Trabajar como mujer en la estructura de la Iglesia en Cincinnati, para mí, a veces ha sido un desafío y otras veces una bendición, particularmente con los Arzobispos Pilarczyk y Bernardin, ambos ahora en el cielo. Frank Morrisey, OMI (también en el cielo), quien me enseñó derecho canónico en la Universidad de St. Paul en Ottawa, Canadá (y quien asesoró a las Hermanas de la Misericordia mientras formábamos el «nuevo instituto»), nos dijo, cuando regresamos a nuestras diócesis, que necesitábamos «elegir sus batallas o morirán desangrados por todas partes». Ese fue un consejo útil para cualquier nuevo canonista en una diócesis, así como para cualquier mujer trabajando en medio del clero.
Creo que las mujeres que trabajan con el clero en el ministerio de la Iglesia eventualmente ayudarán a aliviar el fuerte énfasis patriarcal en Dios como Padre, reflejado en las estructuras jerárquicas de la Iglesia, donde el Santo Padre se encuentra en la cúspide de una enorme pirámide de autoridad. Los párrocos están igualmente aislados como únicos jefes de las parroquias. Algunos hombres que he conocido en estas posiciones anhelan ser liberados del intenso estrés clerical acumulado sobre ellos por siglos de estructuras jerárquicas. Creo que las mujeres que trabajan en la estructura de la Iglesia, movidas por el Espíritu Santo de Dios, pueden guiar a la Iglesia lejos de estructuras piramidales rígidas hacia algo más parecido a una danza circular. Como dice el himno «Mujeres de la Misericordia» de Elaine Deasey, RSM: «Mujeres de la Misericordia luchando por la plenitud, dispuestas a entregarnos en servicio».

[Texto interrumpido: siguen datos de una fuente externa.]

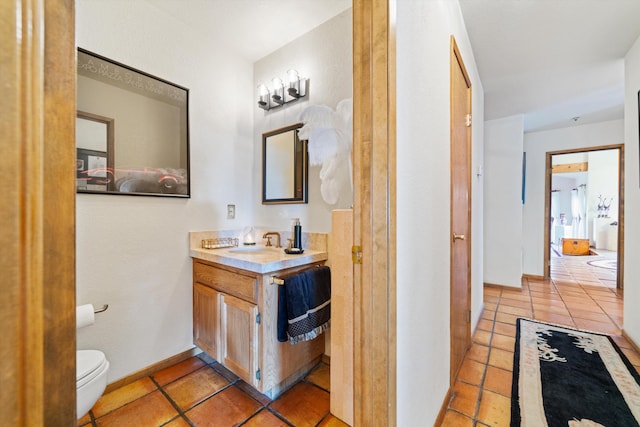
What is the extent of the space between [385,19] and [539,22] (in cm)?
192

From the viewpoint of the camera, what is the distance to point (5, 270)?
261 millimetres

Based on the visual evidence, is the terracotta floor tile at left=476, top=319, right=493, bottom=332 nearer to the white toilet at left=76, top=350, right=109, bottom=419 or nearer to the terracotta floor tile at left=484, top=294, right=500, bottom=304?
the terracotta floor tile at left=484, top=294, right=500, bottom=304

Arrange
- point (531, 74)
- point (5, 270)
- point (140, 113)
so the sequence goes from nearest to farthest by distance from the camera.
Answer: point (5, 270) < point (140, 113) < point (531, 74)

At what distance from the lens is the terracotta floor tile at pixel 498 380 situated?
1644mm

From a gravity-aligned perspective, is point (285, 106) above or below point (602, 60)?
below

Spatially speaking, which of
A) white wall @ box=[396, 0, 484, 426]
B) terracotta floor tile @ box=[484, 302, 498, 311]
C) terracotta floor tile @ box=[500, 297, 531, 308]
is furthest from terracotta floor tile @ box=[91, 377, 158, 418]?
terracotta floor tile @ box=[500, 297, 531, 308]

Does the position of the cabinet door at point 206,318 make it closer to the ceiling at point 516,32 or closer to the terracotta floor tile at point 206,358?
the terracotta floor tile at point 206,358

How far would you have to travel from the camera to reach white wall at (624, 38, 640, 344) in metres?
2.10

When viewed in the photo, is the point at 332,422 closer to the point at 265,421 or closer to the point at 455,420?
the point at 265,421

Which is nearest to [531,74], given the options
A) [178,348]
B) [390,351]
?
[390,351]

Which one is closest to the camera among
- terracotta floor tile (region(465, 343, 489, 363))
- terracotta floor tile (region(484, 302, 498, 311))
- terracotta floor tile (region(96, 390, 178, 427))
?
terracotta floor tile (region(96, 390, 178, 427))

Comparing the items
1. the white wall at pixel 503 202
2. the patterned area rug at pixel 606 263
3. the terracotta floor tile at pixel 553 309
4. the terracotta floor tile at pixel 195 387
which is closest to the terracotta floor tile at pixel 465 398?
the terracotta floor tile at pixel 195 387

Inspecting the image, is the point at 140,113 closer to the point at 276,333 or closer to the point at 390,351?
the point at 276,333

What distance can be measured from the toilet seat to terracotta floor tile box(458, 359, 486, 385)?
214 centimetres
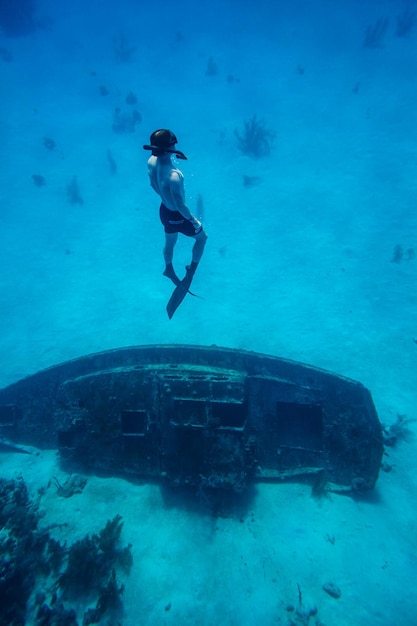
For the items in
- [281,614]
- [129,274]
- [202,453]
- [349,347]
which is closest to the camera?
[281,614]

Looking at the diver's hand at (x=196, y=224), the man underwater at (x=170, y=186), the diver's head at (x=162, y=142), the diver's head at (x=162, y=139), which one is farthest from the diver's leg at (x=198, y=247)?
the diver's head at (x=162, y=139)

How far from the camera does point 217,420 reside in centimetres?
549

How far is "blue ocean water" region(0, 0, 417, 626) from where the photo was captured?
4766 mm

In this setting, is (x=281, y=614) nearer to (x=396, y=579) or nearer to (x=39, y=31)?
(x=396, y=579)

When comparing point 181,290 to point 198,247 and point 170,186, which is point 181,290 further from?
point 170,186

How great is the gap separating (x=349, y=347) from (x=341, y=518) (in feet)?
18.0

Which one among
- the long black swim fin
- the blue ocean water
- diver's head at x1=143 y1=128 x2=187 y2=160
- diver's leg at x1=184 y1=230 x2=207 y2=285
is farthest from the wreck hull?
diver's head at x1=143 y1=128 x2=187 y2=160

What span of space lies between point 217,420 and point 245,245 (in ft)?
39.1

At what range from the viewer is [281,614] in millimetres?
4176

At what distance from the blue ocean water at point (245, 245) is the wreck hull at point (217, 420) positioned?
663 mm

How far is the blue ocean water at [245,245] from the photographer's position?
4.77 meters

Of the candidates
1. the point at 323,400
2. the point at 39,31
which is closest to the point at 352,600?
the point at 323,400

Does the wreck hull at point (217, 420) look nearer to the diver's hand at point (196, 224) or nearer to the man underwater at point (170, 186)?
the man underwater at point (170, 186)

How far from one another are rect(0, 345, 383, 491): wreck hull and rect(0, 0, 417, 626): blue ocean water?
663mm
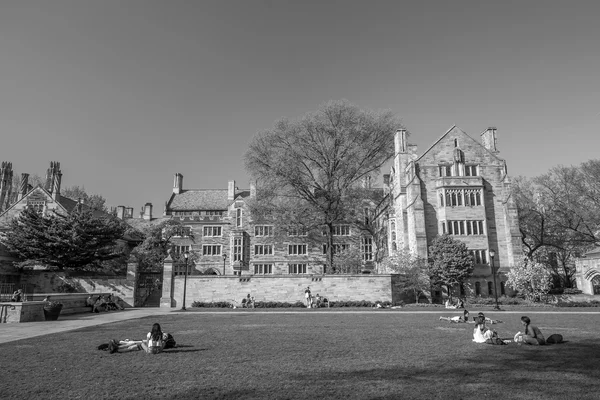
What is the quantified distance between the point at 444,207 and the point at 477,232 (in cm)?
408

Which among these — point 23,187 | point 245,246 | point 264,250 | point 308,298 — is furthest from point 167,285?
point 23,187

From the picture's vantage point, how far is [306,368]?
9039 millimetres

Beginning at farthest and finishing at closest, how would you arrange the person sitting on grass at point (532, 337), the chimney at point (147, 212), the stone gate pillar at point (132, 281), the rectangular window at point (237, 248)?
the chimney at point (147, 212) < the rectangular window at point (237, 248) < the stone gate pillar at point (132, 281) < the person sitting on grass at point (532, 337)

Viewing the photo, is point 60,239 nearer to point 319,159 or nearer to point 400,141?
point 319,159

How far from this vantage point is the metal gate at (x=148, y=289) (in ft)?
112

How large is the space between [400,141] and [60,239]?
33.9 metres

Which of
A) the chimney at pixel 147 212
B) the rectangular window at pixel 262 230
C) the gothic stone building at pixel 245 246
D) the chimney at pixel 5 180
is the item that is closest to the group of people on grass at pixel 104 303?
the gothic stone building at pixel 245 246

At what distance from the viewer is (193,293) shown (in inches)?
1344

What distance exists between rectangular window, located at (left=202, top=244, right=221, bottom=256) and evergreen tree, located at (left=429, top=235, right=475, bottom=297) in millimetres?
30777

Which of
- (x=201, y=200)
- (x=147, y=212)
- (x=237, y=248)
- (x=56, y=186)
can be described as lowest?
(x=237, y=248)

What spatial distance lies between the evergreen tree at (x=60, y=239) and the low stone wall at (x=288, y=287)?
28.3ft

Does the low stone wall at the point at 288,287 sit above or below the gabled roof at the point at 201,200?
below

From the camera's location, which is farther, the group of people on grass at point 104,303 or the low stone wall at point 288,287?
the low stone wall at point 288,287

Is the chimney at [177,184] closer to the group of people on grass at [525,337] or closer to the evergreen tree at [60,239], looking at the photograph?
the evergreen tree at [60,239]
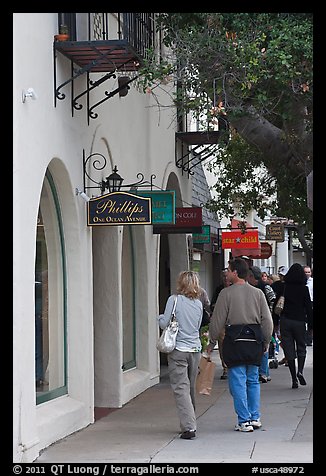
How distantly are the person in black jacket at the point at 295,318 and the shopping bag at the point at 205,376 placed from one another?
147 inches

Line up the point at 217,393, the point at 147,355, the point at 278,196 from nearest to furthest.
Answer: the point at 217,393 < the point at 147,355 < the point at 278,196

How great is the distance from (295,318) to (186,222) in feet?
9.74

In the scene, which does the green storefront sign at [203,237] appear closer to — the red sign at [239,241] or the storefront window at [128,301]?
the red sign at [239,241]

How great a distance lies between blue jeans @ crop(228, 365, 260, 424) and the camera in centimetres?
1020

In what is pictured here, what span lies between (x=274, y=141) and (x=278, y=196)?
16.2 feet

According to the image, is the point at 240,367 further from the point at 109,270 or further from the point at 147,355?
the point at 147,355

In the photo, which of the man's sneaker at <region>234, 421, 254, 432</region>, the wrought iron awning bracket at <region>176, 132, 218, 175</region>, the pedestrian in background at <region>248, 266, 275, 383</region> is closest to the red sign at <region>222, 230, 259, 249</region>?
the wrought iron awning bracket at <region>176, 132, 218, 175</region>

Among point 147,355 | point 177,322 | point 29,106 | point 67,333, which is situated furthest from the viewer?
point 147,355

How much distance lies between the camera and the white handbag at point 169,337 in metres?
9.91

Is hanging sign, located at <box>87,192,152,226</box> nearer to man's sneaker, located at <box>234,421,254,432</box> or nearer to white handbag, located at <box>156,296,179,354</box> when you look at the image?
white handbag, located at <box>156,296,179,354</box>

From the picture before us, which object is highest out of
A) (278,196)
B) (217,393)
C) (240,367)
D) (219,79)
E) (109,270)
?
Answer: (219,79)

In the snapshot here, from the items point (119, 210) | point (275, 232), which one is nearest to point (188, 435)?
point (119, 210)
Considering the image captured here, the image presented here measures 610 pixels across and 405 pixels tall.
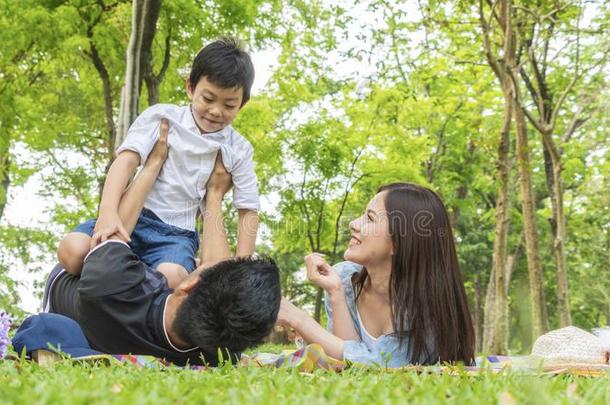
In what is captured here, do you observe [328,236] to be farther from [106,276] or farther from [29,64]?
[106,276]

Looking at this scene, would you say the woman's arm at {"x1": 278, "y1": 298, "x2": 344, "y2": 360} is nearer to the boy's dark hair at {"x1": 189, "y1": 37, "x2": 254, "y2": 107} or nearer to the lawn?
the lawn

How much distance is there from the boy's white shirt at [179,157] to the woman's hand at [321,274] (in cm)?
76

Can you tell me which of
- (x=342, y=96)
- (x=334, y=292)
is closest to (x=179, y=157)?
(x=334, y=292)

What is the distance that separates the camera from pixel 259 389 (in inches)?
68.9

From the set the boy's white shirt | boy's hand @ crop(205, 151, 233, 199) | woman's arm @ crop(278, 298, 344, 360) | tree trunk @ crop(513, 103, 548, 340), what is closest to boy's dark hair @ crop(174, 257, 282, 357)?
woman's arm @ crop(278, 298, 344, 360)

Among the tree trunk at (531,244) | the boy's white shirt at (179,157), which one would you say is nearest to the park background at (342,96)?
the tree trunk at (531,244)

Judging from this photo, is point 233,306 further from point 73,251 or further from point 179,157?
point 179,157

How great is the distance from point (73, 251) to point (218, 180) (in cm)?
110

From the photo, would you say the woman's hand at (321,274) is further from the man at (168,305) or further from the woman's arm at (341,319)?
the man at (168,305)

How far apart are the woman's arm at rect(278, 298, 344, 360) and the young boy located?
511mm

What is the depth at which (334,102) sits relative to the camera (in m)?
11.7

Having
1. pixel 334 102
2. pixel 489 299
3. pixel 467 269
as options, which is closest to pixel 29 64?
pixel 334 102

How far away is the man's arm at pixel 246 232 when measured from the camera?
3938 mm

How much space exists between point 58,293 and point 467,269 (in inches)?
732
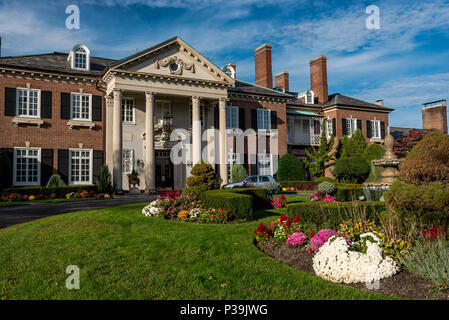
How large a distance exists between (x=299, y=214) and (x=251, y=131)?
2154 cm

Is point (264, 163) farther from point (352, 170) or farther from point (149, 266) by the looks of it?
point (149, 266)

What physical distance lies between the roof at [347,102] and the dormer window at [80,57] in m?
24.3

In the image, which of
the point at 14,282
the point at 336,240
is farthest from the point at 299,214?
the point at 14,282

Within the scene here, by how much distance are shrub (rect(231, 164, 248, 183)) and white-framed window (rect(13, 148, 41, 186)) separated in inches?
560

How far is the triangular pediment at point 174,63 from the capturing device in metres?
23.9

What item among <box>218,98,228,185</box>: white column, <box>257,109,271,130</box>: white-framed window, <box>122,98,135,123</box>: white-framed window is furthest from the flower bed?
<box>257,109,271,130</box>: white-framed window

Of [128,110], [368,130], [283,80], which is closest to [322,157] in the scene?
[368,130]

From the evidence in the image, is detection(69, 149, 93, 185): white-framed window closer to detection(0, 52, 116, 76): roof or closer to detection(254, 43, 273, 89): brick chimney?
detection(0, 52, 116, 76): roof

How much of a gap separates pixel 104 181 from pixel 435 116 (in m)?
47.5

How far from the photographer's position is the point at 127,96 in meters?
26.0

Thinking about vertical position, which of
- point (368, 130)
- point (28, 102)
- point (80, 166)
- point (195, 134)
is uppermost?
point (28, 102)

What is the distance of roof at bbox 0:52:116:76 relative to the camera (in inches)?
→ 895

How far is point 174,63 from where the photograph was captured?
25.6 m
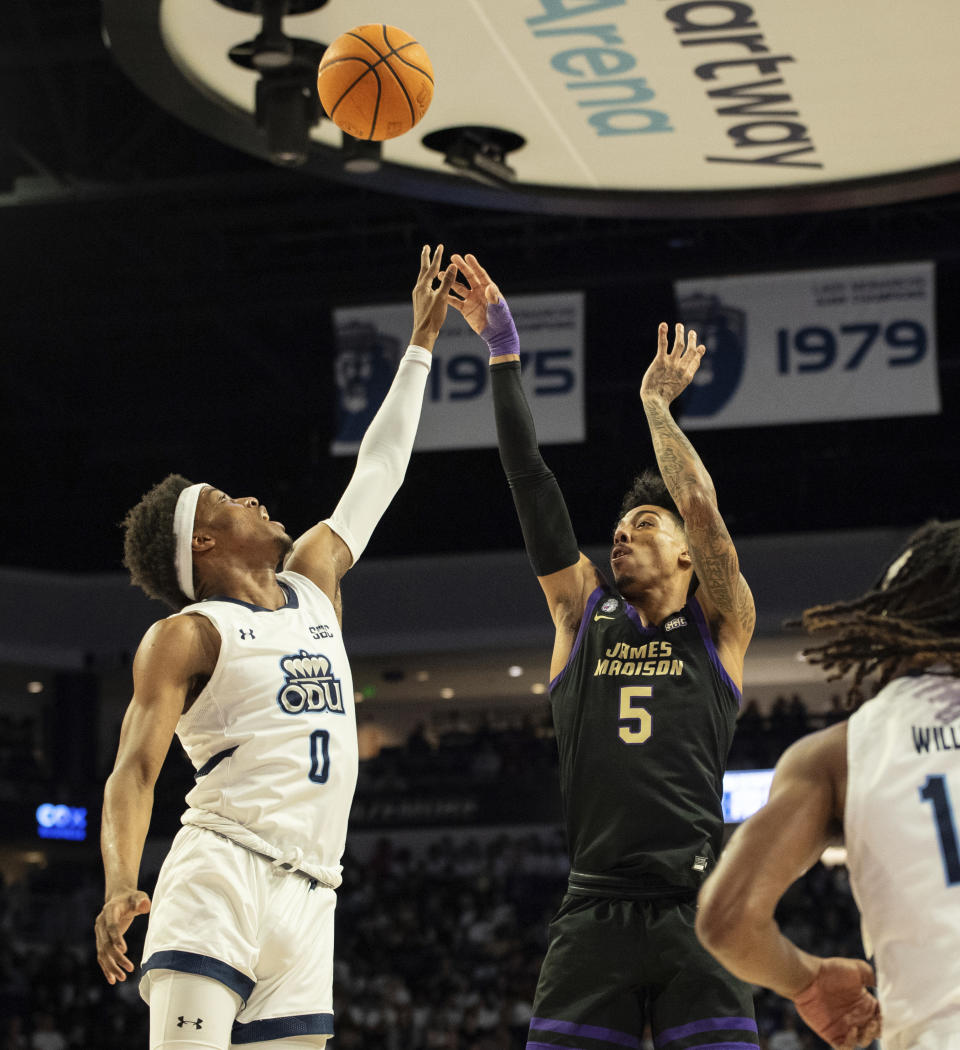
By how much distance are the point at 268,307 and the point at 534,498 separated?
12.2 metres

En respuesta a la gracia, creo que las mujeres y los laicos pueden compartir las cargas y bendiciones de liderar nuestra Iglesia, no en procesiones por largos e impresionantes pasillos, sino en círculos de misericordia y justicia trabajando con otros en nuestras iglesias, con aquellos de otras religiones y con personas no religiosas en nuestro mundo, mientras respetan a todos los seres en la gloriosa creación de Dios.